When I directed the question to her, Burlage responded with a reminder about the typical length of a product development cycle and the potential for clinical trial data, especially, to force alterations in the TPP along the way. “It's not as if you decide something in discovery and then you never change it. That's probably not the best for the patients because, once again, the clinical data informs the TPP,” Burlage said. “All of these drugs take at least five years, maybe up to 10 years from discovery to commercialization. A lot can happen in 10 years to those patients and to the available treatment conditions that they have. Hence, the Target Product Profile for your product ought to take into account that evolution.” [Burlage’s complete answer, including her recommendations for TPP finalization, can be seen in the Live event clip “Knowing When To Lock Down A Biologics TPP.”)

The Ideal Cadence For Cross-Functional Interaction

Burlage’s descriptions of the iterative nature of a TPP reinforced the overarching theme of cross-functional communication throughout product development. Pondering both the commonality of the TPP as primary guide for the work of each functional area and the reality of it likely changing over time, I returned to John Higgins, whose perspectives represent those of lab scientists at the earliest stages of the process.

“You mentioned those downstream folks,” I reminded him before asking, “What questions do you hope that they have as they come into your world in the earlier stages that would help you feel like, okay, we're arriving at good understanding here. We're all asking the right questions and we're thinking about this in the right ways together?”
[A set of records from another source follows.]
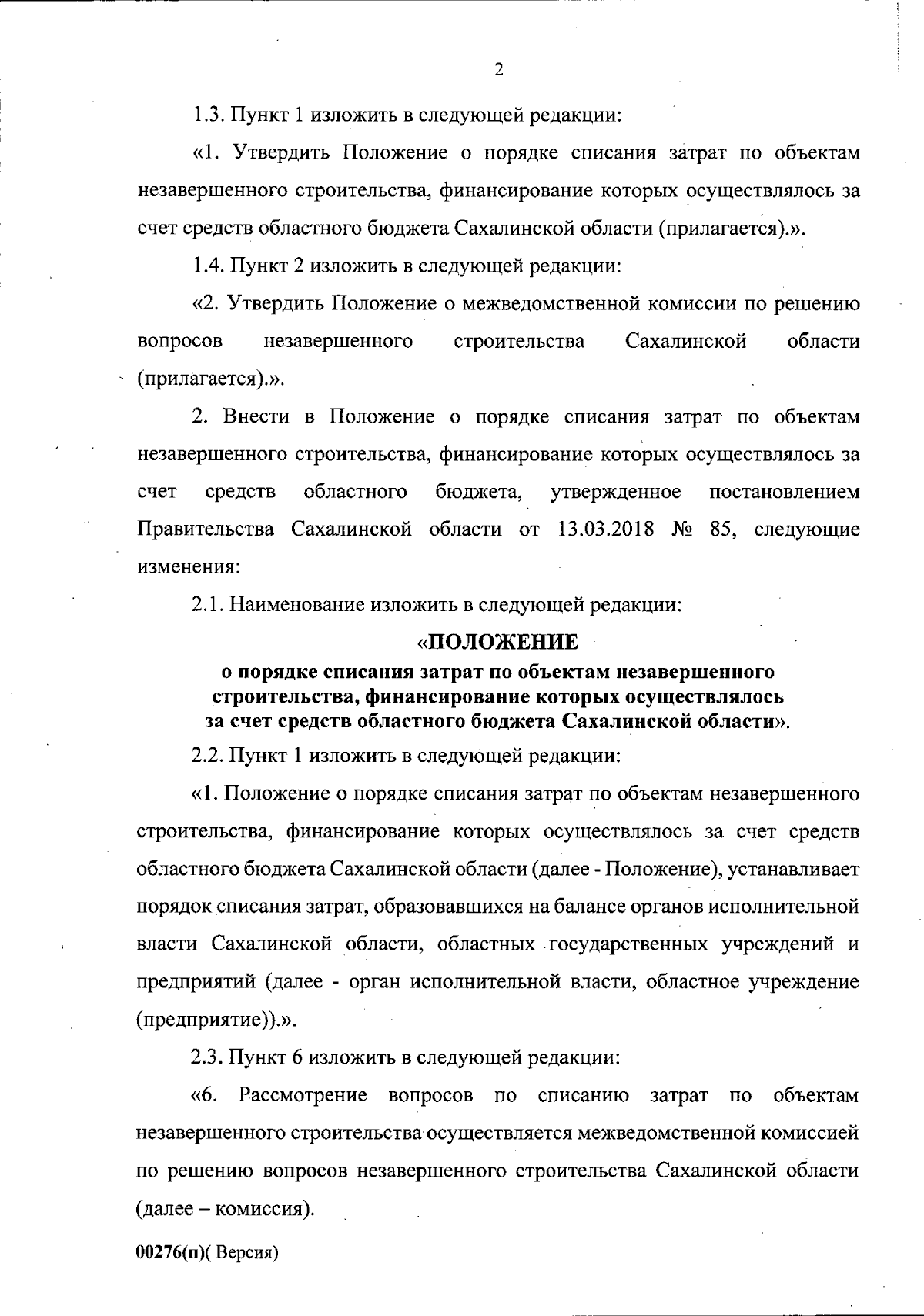 2

1.3. Пункт 1 изложить в следующей редакции:

«1. Утвердить Положение о порядке списания затрат по объектам незавершенного строительства, финансирование которых осуществлялось за счет средств областного бюджета Сахалинской области (прилагается).».

1.4. Пункт 2 изложить в следующей редакции:

«2. Утвердить Положение о межведомственной комиссии по решению вопросов незавершенного строительства Сахалинской области (прилагается).».

2. Внести в Положение о порядке списания затрат по объектам незавершенного строительства, финансирование которых осуществлялось за счет средств областного бюджета, утвержденное постановлением Правительства Сахалинской области от 13.03.2018 № 85, следующие изменения:

2.1. Наименование изложить в следующей редакции:

«ПОЛОЖЕНИЕ
о порядке списания затрат по объектам незавершенного строительства, финансирование которых осуществлялось за счет средств областного бюджета Сахалинской области».

2.2. Пункт 1 изложить в следующей редакции:

«1. Положение о порядке списания затрат по объектам незавершенного строительства, финансирование которых осуществлялось за счет средств областного бюджета Сахалинской области (далее - Положение), устанавливает порядок списания затрат, образовавшихся на балансе органов исполнительной власти Сахалинской области, областных государственных учреждений и предприятий (далее - орган исполнительной власти, областное учреждение (предприятие)).».

2.3. Пункт 6 изложить в следующей редакции:

«6. Рассмотрение вопросов по списанию затрат по объектам незавершенного строительства осуществляется межведомственной комиссией по решению вопросов незавершенного строительства Сахалинской области (далее – комиссия).

00276(п)( Версия)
In his response, Higgins unhesitatingly cut to the chase: “Moving quickly, killing bad compounds early so that we have the best success. Moving a compound, progressing it from discovery into development,” he asserted. “And I think we need to know from our downstream partners, what are the ‘must haves’ and what are the ‘nice to haves’?” [For Higgins’ full response, in the context of determining the delivery approach for a biologic product, see “Guiding Biologics Product Development From Delivery Preferences,” a video clip from the Live online event.)

Given his propensity to align molecule selection with delivery preference as early as possible, Higgins was no doubt reassured, as was I, to hear that those responsible for device-ability are similarly eager for early-stage, cross-functional collaboration. Representing the device-ability perspective, DeGrazio put it this way: “We try to get involved early on from candidate selection to enable input from our end so that formulation scientists can consider it as they make a more formal selection for the final lead and/or backup formulations.”

So, with the Target Product Profile clearly front-of-mind for all involved, we have at least one highly effective cross-functional conversation starter readily at hand. And from what I learned from those with experiences inside large biopharma organizations, such TPP-centered conversations seem to be well underway.